# Peer effects, knowledge transfer and social influence

The structural approach to social networks is inherently beautiful as a representational approach. I am always in awe of the fact that we can learn so much about how human beings act or their outcomes based merely on the pattern of their social ties. The idea is both simple and profound.

The structural approach is built on assumptions regarding information transfer across a simpler unit of analysis: the dyad. In the world of dyads, new complications arise and different theories must be developed and tested.

Let us take the Professionals data we have been analyzing as an example. Here is the advice network among these professionals.

In the prior analyses, we have focused on analyzing the structure of each node’s connections.  For example, each node has a specific number of incoming connections, its outdegree:

The beauty of the structural approach to social networks is that we can learn a lot about the outcomes of individuals and organizations by merely looking at the pattern of their relationships. Recall our prior analysis. There is information in indegree. We were able to explain 6.5% of the variation in our measure of whether a person has the “knowledge to succeed” just by looking at the count of their incoming connections! While indegree may capture or reflect other processes and might not be causal, it is nevertheless information rich.
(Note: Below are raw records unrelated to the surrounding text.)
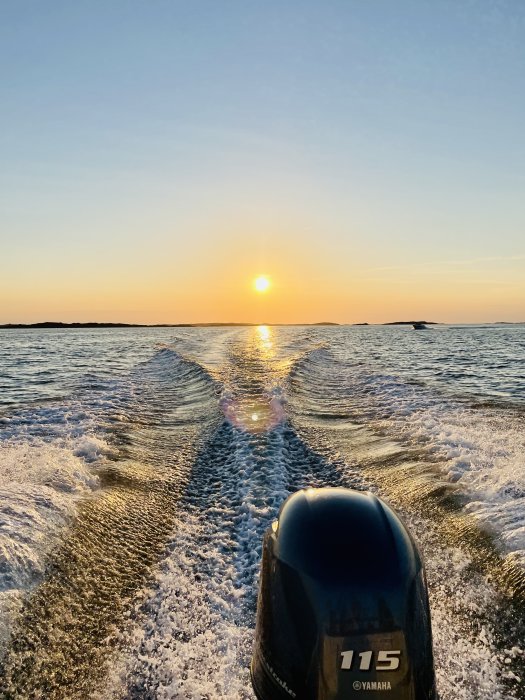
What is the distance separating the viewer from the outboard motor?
217 centimetres

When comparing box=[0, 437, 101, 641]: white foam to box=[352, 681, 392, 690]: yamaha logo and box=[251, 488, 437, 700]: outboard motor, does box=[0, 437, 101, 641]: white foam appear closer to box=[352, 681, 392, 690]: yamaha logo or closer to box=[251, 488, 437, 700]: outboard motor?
box=[251, 488, 437, 700]: outboard motor

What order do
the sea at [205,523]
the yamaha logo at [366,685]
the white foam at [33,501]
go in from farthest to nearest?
the white foam at [33,501] → the sea at [205,523] → the yamaha logo at [366,685]

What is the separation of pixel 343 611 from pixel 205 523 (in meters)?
3.68

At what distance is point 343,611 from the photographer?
221 centimetres

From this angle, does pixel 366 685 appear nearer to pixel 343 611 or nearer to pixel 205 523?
pixel 343 611

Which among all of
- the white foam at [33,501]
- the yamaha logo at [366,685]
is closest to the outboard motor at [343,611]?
the yamaha logo at [366,685]

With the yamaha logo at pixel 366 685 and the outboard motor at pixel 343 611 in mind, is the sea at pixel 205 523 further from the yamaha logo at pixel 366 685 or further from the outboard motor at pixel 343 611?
the yamaha logo at pixel 366 685

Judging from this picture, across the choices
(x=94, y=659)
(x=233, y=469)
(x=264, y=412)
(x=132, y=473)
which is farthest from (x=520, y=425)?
(x=94, y=659)

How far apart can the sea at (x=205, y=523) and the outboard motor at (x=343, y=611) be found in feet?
0.50

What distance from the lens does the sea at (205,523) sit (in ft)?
11.0

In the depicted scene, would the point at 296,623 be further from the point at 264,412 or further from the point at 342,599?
the point at 264,412

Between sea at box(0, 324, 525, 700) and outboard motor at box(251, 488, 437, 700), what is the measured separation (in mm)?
153

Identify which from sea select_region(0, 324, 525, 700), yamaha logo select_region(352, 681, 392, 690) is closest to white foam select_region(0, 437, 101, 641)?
sea select_region(0, 324, 525, 700)

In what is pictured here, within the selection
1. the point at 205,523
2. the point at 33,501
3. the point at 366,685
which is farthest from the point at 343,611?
the point at 33,501
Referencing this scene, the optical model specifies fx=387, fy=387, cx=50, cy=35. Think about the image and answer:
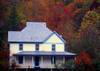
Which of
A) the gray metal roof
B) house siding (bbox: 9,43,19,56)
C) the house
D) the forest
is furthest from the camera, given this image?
the gray metal roof

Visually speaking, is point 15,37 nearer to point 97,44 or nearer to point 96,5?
point 97,44

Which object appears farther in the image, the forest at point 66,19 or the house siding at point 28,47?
the house siding at point 28,47

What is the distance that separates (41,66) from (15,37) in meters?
4.66

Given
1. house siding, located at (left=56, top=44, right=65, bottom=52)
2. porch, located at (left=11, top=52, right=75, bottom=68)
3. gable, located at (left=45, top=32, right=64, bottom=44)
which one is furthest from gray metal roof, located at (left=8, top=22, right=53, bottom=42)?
porch, located at (left=11, top=52, right=75, bottom=68)

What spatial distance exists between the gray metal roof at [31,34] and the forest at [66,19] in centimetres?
130

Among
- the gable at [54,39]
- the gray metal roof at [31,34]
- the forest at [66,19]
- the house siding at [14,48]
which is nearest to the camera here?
the forest at [66,19]

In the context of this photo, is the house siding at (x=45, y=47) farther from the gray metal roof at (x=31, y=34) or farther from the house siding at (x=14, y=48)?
the house siding at (x=14, y=48)

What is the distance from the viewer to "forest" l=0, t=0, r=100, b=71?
1660 inches

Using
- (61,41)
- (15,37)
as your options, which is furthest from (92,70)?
(15,37)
However, an Ego’s alters (e.g., the people that a focal node is connected to) are not all the same—as we sometimes implicitly assume in our models. As a note, I don’t believe that researchers actually believe that all the people we are connected to are the same. Indeed, betweenness, closeness, eigenvector centrality, all assume that not all connections are the same by their very construction. However, the heterogeneity in alter characteristics is implicit rather than explicit because we never specify in our theories or models, exactly how these individuals vary.

The peer effects framework on the other had often ignores variation in structure, but emphasizes variation in the characteristics of connections.

Below, I walk through some examples of this approach.

### A simple model of peer effects

The “peer effects” framework is called as such because it is based on a line of research in the economics of education where scholars were attempting to understand the impact of classroom peers on academic outcomes. Hence, peer effects.

Let us start with a simple setup. Let us assume there are 100 students in a classroom. The teacher has decided that everyone in the class will have a study partner, so he asks each of the students to pair up into groups of two. There are now 50 pairs, each with two people. The teacher wonders, whether having a smart peer (i.e., alter) increases the performance of for a focal student (e.g. Ego). Visually, he is interested in understanding this influence process:

At the end of the class, all of the students take a standardized exam. This exam is scored on a 100 point scale, and students can get anywhere from a score of 0 to 100. The teacher takes this score and runs the following regression with 100 observations, 1 for each student. She’s also good with standard errors, so she clusters standard errors at the level of the dyad:

$score_{i} = \beta_{0} + \beta_{1} score_{j} + \epsilon$

After running the regression, she finds a large and statistically significant coefficient for $\beta_{1}$. How should she interpret it?

A naive causal interpretation is: for every unit increase in $score_{j}$ there is a corresponding $\beta_{1}$ increase in $score_{i}$. Or, by having a study partner with a certain score, there is a corresponding increase/decrease in the performance of the focal student. This interpretation is naive for a reason, because is probably (though not definitely) wrong.

But before we dive into why it is probably wrong, it is useful to reiterate that this “peer effects” representation is quite general. For example these outcomes might be determined in part by the influence of peers (however defined).

• Finance: Putting money away into a retirement savings account, adopting a microfinance product, etc.
• Health behaviors: Obesity, Happiness, use of HIV/AIDS test, etc.
• Entrepreneurship: Becoming an entrepreneur; deciding against becoming an entrepreneur.
• Careers: Quitting; moving to a new company.
• Adoption of behaviors: Smoking, drinking, sexual events.
• Adoption of ideas: Learning from patents.
• Organizational behavior:  Adoption of corporate practices and policies.

The basic idea is simple: We observe some level or change in the behavior or characteristics of an alter (or alters) and we see whether these are correlated to the behaviors or outcomes of Ego.

This apparently simple process is much more nuanced and complicated than it appears. There are dozens of “mechanisms” that can lead to the correlation we might observe (or that the teacher observes. Here are some examples of a few reasons why we might observe a correlation, either positive or negative. Consider the case of product adoption.

Can you think of more mechanisms?

### Which mechanism is actually at play in a specific context?

This question is a hard one. Because we have several potential mechanisms that we must work with, how do we rule out some of them? Some mechanisms are easier to rule out then others, but most are actually quite difficult to conclusively confirm or deny.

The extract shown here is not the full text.